I wrote this down, in the old unsystematic days, from dictation, but can't remember whose, on two bits of toilet paper (which I still have.)  It tells of a minor war in the sixties or seventies between Co Down fishermen and those of the south-east coast who resented "their" waters being fished.

It was of course the Clancy Brothers, and not the Radio Ballad itself which brought Shoals of Herring into the consciousness of the Down coast fishermen and forces me to say that, while Singing the Fishing may be very important in the history of radio, it's a lot more difficult to resolve its relationship to musical traditions.  But more of that after a while.
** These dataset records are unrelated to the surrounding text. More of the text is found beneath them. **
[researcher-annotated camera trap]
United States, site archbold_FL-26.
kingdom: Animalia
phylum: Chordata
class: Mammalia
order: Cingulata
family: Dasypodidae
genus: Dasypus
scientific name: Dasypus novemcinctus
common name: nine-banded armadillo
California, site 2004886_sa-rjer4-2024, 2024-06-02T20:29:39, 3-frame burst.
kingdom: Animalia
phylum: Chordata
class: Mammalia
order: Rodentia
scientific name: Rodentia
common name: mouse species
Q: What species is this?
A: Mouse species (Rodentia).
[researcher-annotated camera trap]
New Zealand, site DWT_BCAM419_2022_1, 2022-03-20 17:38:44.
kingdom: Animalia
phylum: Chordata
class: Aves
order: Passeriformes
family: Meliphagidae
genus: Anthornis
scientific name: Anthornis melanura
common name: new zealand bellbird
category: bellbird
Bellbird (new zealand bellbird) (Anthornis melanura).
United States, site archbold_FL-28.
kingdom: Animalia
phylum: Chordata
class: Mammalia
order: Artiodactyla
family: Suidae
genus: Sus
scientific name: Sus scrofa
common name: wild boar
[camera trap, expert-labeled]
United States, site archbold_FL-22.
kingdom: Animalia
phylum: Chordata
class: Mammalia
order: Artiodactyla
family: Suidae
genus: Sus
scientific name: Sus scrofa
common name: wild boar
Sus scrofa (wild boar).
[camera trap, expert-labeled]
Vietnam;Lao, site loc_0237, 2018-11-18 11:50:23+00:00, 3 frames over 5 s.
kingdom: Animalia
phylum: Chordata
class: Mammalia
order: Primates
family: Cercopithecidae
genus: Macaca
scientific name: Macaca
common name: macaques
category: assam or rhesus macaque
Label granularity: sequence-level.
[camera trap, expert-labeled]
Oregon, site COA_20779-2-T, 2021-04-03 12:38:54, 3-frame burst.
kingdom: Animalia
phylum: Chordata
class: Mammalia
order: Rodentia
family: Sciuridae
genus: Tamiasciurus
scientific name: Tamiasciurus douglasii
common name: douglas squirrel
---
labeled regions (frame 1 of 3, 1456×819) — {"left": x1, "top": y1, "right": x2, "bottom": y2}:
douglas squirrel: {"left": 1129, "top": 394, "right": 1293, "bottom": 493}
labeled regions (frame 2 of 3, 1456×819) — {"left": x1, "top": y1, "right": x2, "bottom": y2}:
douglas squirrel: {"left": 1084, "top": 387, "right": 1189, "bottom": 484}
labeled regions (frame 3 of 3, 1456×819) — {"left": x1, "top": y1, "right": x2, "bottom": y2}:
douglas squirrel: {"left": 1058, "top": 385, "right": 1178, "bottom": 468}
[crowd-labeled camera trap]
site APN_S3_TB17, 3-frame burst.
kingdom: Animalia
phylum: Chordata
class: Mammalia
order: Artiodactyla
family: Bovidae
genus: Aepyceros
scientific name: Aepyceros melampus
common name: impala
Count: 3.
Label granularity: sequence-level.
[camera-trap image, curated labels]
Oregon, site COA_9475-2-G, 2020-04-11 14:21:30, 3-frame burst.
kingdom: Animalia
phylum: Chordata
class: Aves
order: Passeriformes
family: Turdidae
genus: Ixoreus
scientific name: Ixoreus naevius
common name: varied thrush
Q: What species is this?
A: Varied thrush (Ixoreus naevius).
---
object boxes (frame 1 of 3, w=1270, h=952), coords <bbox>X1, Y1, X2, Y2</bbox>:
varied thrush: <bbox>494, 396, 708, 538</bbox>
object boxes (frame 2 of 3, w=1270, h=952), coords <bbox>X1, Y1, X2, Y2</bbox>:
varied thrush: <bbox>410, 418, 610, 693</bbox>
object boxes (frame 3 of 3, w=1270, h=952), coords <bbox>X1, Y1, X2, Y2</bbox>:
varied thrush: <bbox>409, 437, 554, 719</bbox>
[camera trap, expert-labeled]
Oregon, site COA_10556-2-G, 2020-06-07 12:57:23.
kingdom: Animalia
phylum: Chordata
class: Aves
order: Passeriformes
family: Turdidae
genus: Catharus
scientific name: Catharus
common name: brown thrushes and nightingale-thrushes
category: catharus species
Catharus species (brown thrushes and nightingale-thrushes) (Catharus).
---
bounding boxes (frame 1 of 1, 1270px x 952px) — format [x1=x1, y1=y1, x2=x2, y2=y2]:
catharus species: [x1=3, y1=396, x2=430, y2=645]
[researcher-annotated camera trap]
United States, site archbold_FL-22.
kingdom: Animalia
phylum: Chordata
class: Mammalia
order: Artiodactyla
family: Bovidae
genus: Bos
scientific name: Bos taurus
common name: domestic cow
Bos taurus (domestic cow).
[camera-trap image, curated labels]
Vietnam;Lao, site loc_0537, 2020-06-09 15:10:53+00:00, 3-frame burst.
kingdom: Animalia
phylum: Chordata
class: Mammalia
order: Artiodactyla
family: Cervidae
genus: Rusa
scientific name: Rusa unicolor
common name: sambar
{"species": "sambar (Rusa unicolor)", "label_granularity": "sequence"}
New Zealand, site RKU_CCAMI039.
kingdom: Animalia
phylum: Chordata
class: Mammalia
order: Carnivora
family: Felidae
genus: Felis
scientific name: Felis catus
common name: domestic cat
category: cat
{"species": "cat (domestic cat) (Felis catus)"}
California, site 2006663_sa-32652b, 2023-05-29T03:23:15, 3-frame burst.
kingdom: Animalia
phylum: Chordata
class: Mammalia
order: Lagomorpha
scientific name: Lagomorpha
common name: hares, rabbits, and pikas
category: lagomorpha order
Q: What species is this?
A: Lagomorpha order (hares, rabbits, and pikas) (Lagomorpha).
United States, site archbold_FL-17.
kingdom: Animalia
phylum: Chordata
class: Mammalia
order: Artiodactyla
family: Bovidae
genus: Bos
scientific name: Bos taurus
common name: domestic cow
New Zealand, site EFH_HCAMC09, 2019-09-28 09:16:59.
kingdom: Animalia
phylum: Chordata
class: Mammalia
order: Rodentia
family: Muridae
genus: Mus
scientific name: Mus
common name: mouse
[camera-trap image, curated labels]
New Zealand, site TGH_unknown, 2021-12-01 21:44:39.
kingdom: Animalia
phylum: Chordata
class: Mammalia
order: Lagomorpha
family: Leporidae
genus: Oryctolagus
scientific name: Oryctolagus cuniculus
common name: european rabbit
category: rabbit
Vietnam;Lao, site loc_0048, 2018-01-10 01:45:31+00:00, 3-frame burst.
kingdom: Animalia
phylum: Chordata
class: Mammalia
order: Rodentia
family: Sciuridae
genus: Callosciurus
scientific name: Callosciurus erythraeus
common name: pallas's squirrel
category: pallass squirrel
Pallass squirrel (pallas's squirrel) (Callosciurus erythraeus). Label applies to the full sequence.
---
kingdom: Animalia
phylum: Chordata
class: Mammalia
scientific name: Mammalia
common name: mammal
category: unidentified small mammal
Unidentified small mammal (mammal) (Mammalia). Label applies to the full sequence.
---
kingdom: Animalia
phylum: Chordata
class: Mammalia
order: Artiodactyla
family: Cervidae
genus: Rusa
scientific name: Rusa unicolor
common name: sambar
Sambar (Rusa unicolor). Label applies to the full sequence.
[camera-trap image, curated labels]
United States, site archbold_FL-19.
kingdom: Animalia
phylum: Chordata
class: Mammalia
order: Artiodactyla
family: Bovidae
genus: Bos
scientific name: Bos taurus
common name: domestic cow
Several of the Radio Ballads were issued, of necessity, but blessedly only slightly, abridged on LP in the late sixties (by Argo) and the copies I have are well worn.  I love them and most of all I love this one.  I almost know it by heart: waiting for Sam Larner's chuckle, Ronnie Balls' emphatic "brrrrr" when he talks of a netful of herring "vibrant with life", the bawdy woman-talk of the Scottish fish-gutters relaxing in the evening.  Here the ordinary people are the stars and this is made clear at the outset when the announcer says "We present Sam Larner, of Winterton [and he sings "Up jumped the herring ..."] and Ronnie Balls of Yarmouth in Singing the Fishing, a tribute to the fishing communities of East Anglia and of the Moray Firth whose livelihood has been the herring" and Ronnie Balls says "If you fish for the herring, they rule your life ..." and Ewan MacColl begins with that incomparably controlled voice "With our nets and gear we're faring ..." and it continues, lines and verses interspersed with speech to tell the story - to sing the story of a way of life.

This is its strength: where the words are real - where Sam Larner says "When we left school, that was sea or jail for us ...", it can't be anything but true.  On the other hand a few of the songs haven't quite got the hang of the language and the little which is spoken by actors mostly jars.  But this is nit-picking - it's compulsive listening, I've listened through the CD several times since it was sent and only two things really stick: one is the too obvious agenda in the juxtaposition of the profits made by fish-dealers and the dangerous life of the fisherman - "What shall it profit a fisherman to gain a catch but lose his span in the salt sea water..." (though the way it's expressed is superb) and in the same sequence MacColl demanded of some of his singers a patter style of which he was capable but they were not.  I'm not happy about this because it's something which opera and the play demand of those who present them, but not 'the tradition' - there the singer is allowed to work the song, and his voice, and his way with a song, until the song's meaning reasserts itself.  In the same way, Singing the Fishing is wonderful when it sets out to tell the story the people told but the compilers' perspective can intrude.

This is a great story, here told with the cuts restored and as fresh now as when I first heard it.  In the main it's beautifully told, punctuated by Alf Edwards' cheeky ocarina and Bruce Turner's slithering clarinet, inspired singing especially by Bert Lloyd and Ian Campbell (the best I ever heard of him, I think) and a real insight into a way of life, largely gone now and alien to almost all of us - in this it's a great piece of participative fok-lore research.  As such, it holds lessons: for schools, in English, music, social studies, geography and for ethnologists as a paragon of sympathetic observation.  (At the very least it helps contxtualise the parts of Sam Larner's song repertory which have recently been made available.)

It's good to find Topic rebuilding in their old image.  They've done well to re-issue these important works (and they are well documented) - let's hope that this act of faith will do well for them.  And, what a lovely song!: "A' the week your man's awa'" - I hadn't heard it for years and I hope that it, like Shoals of Herring, will soon gain a context independent of the Radio Ballad.